Practically speaking, Attendance means the time your employee spends at work, from the moment they walk into the office (or sign in from Home office) until they stop working at the end of their workday, minus the time they spend on breaks. Attendance is typically tracked by employees stamping "start work" and "end work" on virtual time clocks or time clock terminals.
In contrast to that, Work Time means the time your employee spends working on certain tasks or projects.
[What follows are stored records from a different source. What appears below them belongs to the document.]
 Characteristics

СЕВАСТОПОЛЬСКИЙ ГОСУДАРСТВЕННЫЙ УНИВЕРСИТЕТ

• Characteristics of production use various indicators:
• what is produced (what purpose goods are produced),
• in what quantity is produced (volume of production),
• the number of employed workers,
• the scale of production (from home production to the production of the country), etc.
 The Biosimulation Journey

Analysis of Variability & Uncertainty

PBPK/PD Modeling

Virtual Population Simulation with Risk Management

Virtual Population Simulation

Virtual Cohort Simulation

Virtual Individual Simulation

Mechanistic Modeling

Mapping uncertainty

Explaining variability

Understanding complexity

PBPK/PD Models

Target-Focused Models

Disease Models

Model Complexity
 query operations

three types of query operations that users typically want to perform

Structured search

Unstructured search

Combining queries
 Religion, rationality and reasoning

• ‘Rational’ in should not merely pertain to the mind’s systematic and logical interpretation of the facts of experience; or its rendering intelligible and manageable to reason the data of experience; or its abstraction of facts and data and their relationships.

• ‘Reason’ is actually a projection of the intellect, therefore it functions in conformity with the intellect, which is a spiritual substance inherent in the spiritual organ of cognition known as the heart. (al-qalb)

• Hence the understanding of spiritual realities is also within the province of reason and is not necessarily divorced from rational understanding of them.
Work time is tracked by employees booking time on Business Processes in the system, which will be explained in more detail later.
The two overlap, but while Work Time only counts time dedicated to specific projects, Attendance also includes time spent walking around the office, 2-minute-talks to other employees, checking emails on various topics, and other work related actions which are not specifically assigned to a project.
Technically speaking, in your Hubdrive system, Attendance and Work Time are differentiated as follows;
An Attendance is made of at least 2 attendance details:
- Start work
- End work
Based on those entries, a record is created and the system can identify how much time the employee really spent working, not considering the breaks (if there are any).
To measure Work Time, the system first needs to know which Projects (in Hubdrive, called Business Processes) your employees should spend time on. Once those Business processes have been created, the employee can connect their working hours to Business Processes, so the Supervisors can visualize how much time was dedicated to each individual process, if there are more than one.
Those entries, created in the attendance, then will be linked to the daily summaries, where is possible to have a complete overview of the work hours during that specific day. Here, Supervisors or HR Managers can approve the work hours of the employee.